§ **What to produce**: Rewrite the stretch of the podcast update below from "Throw that in" through "on the horizon.", changing "nurse practitioner" to "physician assistant".

§ **Document section**:
BEGIN

Also, as part of the Parker CBI program, I have an intern coming on board. He’s going to move out to Amarillo for a semester and follow us around and work in the office starting in September. 

Throw that in on top of a nurse practitioner starting full-time with us on August 2, and I should have my hands full. This podcast is getting more and more challenging to write produce and record every week. Depending on how all of this goes in the fall, I may be forced to begin releasing an episode every two weeks rather than every week. Stay tuned. That decision is on the horizon. 

Other than all of that, I am involved in all of my extracurricular activities as well.

I am still going to the track and throw in the shot put and discus on the weekends and planning on competing in some masters events next spring and summer. Still trying to lose weight and stay involved in working out and being in the healthy lifestyle. And I’m still busy doing all of my artwork that I’ve been doing all along. 

If you’re interested in any of that you can find it on Facebook at Jeff Williams art. If I was that weren’t enough, I’m busy putting together a new band and music projectWell my voiceover career is also expanding and growing and growing a little bit crazy at the moment. You could say my cup runneth over exponentially.

END

§ **Information given**:
BEGIN

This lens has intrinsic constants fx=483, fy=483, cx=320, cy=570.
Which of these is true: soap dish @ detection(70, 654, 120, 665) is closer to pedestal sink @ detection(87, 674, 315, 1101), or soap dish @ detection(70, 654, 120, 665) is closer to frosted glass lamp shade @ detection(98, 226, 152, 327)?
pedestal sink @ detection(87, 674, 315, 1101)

END
BEGIN

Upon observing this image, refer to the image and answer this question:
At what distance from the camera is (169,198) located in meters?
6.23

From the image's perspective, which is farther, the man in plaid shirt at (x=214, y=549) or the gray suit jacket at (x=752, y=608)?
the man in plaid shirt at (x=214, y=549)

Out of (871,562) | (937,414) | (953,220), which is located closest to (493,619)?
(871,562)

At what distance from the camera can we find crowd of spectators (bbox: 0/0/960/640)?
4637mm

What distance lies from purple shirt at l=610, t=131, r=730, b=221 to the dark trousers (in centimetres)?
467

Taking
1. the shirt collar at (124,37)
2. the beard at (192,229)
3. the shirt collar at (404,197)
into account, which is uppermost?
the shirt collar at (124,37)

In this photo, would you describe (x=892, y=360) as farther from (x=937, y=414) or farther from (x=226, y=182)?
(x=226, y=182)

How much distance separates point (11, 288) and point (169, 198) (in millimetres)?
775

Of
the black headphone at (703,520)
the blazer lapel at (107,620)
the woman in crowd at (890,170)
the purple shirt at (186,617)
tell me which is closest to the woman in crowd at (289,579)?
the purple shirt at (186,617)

END
BEGIN

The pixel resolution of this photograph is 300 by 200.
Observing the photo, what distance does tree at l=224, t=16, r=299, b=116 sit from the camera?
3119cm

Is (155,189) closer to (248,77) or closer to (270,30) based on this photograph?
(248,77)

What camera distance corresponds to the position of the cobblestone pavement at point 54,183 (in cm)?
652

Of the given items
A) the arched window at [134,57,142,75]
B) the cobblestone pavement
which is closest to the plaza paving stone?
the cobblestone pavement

END

§ **Final answer**:
Throw that in on top of a physician assistant starting full-time with us on August 2, and I should have my hands full. This podcast is getting more and more challenging to write produce and record every week. Depending on how all of this goes in the fall, I may be forced to begin releasing an episode every two weeks rather than every week. Stay tuned. That decision is on the horizon.